TEXT PROVIDED:
Microsoft held its annual Financial Analysts Meeting yesterday. There were 8 hours of presentations by Bill Gates, Steve Ballmer, Ray Ozzie, Chris Liddell, and other top Microsoft execs. There is a ton of good information in these presentations, but from my perspective, there are three big highlights; Advertising, Software + Services, and Consumer Entertainment.
Advertising - Microsoft is getting real serious about the advertising business. Steve Ballmer said in a C/Net story "We are hell-bent and determined to allocate the talent, the resources, the money, the innovation to absolutely become a powerhouse in the ad business."
Earlier I wrote about Microsoft's AdCenter, and the acquisitions of aQuantive, Massive, and AdECN. Microsoft has signed high profile ad deals with Facebook, Digg, and EA Sports. Web search is one of the biggest venues for advertising and Microsoft's Live Search gained 3 points of market share last month to get to 13%. Still small, but growing.

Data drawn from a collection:
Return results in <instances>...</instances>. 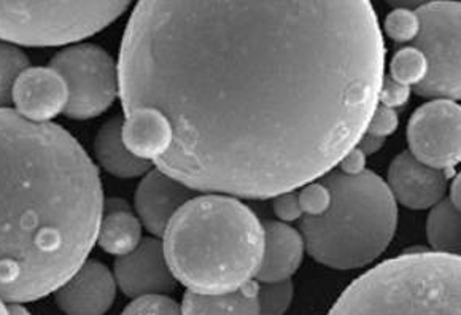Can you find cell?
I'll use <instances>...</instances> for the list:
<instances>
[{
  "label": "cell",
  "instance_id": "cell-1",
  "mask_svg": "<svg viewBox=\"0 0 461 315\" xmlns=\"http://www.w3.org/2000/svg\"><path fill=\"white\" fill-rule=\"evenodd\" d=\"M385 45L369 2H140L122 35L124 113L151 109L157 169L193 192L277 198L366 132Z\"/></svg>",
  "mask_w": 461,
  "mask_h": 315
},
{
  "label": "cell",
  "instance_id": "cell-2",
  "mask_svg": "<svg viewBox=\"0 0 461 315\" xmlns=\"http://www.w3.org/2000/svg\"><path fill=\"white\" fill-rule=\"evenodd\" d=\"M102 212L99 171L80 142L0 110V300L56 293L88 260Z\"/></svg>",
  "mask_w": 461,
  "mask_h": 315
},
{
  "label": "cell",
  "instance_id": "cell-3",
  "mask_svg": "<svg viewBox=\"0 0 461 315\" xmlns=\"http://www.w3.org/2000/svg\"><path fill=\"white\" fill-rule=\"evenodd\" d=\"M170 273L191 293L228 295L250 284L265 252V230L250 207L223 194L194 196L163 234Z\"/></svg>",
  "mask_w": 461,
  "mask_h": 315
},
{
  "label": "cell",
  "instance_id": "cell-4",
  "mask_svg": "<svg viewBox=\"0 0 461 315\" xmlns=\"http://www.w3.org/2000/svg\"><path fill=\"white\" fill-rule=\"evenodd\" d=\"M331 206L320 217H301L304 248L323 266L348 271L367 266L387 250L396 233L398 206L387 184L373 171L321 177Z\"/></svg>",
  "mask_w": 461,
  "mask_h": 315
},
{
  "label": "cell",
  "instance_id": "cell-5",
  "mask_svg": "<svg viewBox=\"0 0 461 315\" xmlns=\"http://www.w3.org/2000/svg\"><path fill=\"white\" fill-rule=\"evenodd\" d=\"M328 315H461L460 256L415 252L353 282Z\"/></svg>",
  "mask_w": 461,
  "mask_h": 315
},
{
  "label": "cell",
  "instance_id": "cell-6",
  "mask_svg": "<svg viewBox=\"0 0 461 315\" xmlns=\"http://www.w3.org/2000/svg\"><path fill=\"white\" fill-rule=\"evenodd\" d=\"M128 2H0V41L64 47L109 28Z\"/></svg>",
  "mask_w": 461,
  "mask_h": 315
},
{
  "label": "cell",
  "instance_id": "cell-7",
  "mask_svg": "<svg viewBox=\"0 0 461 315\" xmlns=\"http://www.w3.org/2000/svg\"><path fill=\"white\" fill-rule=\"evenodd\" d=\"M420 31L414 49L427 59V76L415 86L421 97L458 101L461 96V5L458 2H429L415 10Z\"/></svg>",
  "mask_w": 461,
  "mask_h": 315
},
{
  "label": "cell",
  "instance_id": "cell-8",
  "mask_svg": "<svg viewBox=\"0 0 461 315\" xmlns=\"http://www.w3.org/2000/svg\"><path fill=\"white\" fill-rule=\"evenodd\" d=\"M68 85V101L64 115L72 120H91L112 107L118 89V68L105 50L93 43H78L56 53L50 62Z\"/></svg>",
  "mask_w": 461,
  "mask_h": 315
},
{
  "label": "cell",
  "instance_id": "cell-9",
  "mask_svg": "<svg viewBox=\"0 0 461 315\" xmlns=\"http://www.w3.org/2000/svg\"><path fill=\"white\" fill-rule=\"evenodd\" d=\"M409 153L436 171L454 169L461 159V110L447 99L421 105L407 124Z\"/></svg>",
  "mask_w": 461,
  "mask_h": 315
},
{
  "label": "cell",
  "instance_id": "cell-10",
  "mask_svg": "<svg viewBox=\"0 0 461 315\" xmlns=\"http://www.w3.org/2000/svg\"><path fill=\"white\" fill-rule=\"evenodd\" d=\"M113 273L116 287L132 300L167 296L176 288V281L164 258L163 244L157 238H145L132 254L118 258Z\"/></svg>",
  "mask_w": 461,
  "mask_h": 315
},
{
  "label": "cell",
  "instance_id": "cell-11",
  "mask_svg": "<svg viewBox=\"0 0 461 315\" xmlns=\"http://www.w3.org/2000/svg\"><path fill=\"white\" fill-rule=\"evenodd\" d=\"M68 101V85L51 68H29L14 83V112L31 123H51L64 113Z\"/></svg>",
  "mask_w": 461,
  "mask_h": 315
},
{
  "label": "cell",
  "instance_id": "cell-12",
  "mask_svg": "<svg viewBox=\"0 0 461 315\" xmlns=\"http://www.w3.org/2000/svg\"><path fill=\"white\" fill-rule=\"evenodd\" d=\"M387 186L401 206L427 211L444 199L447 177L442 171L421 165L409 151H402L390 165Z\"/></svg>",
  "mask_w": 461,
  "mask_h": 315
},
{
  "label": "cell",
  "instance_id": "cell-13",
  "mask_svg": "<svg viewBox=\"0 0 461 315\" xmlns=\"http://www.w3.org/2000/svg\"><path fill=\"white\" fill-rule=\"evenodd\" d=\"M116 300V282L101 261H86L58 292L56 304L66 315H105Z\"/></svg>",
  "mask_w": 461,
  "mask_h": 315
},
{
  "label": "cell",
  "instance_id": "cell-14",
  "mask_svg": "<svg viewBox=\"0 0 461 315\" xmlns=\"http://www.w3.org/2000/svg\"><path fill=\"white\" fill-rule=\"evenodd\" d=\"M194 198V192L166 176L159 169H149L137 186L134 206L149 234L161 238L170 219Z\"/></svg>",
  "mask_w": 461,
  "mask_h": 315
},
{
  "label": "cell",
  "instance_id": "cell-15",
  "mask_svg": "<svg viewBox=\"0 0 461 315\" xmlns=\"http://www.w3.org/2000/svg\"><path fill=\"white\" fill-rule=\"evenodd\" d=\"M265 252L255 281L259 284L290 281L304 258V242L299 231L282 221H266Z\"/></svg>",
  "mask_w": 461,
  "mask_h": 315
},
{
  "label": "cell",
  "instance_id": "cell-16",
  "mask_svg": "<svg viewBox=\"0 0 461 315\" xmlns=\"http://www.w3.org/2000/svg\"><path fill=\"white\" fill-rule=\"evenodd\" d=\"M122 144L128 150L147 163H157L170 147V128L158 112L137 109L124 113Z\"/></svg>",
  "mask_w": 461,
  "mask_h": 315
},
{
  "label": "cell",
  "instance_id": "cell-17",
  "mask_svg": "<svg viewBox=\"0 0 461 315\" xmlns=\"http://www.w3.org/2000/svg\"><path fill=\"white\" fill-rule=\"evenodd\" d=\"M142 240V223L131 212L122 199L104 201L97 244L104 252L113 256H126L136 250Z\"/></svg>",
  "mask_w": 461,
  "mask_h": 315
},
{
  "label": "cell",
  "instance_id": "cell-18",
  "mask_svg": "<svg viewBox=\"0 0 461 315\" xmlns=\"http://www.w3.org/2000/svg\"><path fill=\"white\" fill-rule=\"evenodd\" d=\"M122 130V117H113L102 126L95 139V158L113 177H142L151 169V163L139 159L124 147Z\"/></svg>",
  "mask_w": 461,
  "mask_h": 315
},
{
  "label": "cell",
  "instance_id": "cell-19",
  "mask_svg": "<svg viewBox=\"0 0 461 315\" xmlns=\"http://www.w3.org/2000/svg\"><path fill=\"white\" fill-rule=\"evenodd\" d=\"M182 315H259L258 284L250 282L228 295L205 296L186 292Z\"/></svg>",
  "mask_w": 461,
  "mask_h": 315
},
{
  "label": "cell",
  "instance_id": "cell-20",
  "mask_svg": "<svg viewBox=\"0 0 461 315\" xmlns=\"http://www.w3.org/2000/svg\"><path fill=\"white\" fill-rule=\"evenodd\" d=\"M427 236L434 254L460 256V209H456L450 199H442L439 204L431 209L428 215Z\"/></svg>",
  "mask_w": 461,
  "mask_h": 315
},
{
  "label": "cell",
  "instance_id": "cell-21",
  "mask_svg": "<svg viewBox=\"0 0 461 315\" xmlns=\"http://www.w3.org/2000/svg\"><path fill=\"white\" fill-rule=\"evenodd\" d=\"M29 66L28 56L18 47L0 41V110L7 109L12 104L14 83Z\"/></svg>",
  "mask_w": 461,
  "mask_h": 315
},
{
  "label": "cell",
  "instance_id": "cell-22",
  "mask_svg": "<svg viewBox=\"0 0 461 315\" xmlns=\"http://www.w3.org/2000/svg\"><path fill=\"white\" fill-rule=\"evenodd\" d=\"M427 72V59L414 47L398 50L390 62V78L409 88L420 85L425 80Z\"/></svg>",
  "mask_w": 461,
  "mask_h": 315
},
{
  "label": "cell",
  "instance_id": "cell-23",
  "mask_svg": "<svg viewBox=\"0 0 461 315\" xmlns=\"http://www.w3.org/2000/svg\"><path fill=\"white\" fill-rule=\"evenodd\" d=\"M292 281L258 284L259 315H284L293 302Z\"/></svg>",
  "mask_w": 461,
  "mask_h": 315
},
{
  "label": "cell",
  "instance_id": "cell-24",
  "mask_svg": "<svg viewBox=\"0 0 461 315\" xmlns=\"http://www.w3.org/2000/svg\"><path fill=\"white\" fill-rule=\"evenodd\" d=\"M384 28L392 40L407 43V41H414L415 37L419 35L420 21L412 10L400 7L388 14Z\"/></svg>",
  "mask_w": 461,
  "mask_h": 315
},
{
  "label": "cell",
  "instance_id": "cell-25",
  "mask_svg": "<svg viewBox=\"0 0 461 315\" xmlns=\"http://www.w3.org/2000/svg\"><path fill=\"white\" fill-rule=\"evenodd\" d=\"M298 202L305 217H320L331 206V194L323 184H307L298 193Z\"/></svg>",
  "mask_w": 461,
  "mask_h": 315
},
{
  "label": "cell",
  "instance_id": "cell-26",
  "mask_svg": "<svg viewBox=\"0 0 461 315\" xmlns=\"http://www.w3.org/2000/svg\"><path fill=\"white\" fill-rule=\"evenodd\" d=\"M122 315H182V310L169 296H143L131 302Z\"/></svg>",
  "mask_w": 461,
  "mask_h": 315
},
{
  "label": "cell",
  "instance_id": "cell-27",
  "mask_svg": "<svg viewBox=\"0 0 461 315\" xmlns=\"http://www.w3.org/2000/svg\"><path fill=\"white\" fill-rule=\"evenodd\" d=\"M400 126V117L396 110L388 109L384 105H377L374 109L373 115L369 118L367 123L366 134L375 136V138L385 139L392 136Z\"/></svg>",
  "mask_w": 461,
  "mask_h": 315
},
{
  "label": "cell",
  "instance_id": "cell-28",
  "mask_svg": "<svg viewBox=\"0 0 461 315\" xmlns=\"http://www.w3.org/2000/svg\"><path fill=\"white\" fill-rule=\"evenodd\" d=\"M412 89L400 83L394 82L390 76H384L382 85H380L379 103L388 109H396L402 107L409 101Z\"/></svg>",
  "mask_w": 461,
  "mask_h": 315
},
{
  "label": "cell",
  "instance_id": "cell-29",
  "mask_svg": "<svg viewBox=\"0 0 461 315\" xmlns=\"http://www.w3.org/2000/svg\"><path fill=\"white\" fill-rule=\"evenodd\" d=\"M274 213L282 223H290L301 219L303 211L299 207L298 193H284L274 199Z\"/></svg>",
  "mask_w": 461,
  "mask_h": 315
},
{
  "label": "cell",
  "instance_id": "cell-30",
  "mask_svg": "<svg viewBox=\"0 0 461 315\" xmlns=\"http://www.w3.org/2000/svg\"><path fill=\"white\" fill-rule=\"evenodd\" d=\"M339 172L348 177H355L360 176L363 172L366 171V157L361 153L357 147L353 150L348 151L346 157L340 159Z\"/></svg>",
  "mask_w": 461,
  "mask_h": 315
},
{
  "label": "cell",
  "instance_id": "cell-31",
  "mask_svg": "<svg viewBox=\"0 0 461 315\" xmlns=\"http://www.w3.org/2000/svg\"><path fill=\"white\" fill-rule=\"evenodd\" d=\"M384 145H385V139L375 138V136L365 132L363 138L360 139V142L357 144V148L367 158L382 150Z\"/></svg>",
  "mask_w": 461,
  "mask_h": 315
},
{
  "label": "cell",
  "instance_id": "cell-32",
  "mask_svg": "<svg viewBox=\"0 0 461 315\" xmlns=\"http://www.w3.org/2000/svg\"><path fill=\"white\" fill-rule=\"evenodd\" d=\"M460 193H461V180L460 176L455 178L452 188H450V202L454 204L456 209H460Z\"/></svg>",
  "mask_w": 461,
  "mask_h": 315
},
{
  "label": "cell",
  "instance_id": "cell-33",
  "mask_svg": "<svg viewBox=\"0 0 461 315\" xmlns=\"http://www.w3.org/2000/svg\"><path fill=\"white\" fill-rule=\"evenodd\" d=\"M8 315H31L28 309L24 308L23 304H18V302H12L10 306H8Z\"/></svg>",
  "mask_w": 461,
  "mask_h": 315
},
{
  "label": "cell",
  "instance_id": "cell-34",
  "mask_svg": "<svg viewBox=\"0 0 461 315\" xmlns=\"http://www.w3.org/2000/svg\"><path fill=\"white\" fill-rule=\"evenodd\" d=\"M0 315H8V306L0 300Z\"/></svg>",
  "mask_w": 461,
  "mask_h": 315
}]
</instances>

AIM OF THE EXERCISE:
State whether each of the following statements agrees with the post on Microsoft's Financial Analysts Meeting, answering yes or no and quoting the words of the post that decide it.
1. The meeting included 8 hours of presentations.
2. Live Search reached 13% market share after gaining 3 points last month.
3. Microsoft signed a high-profile ad deal with MySpace.

REPLY TO THE TASK:
1. Yes: "There were 8 hours of presentations by Bill Gates, Steve Ballmer, Ray Ozzie, Chris Liddell, and other top Microsoft execs."
2. Yes: "Microsoft's Live Search gained 3 points of market share last month to get to 13%."
3. No: "Microsoft has signed high profile ad deals with Facebook, Digg, and EA Sports."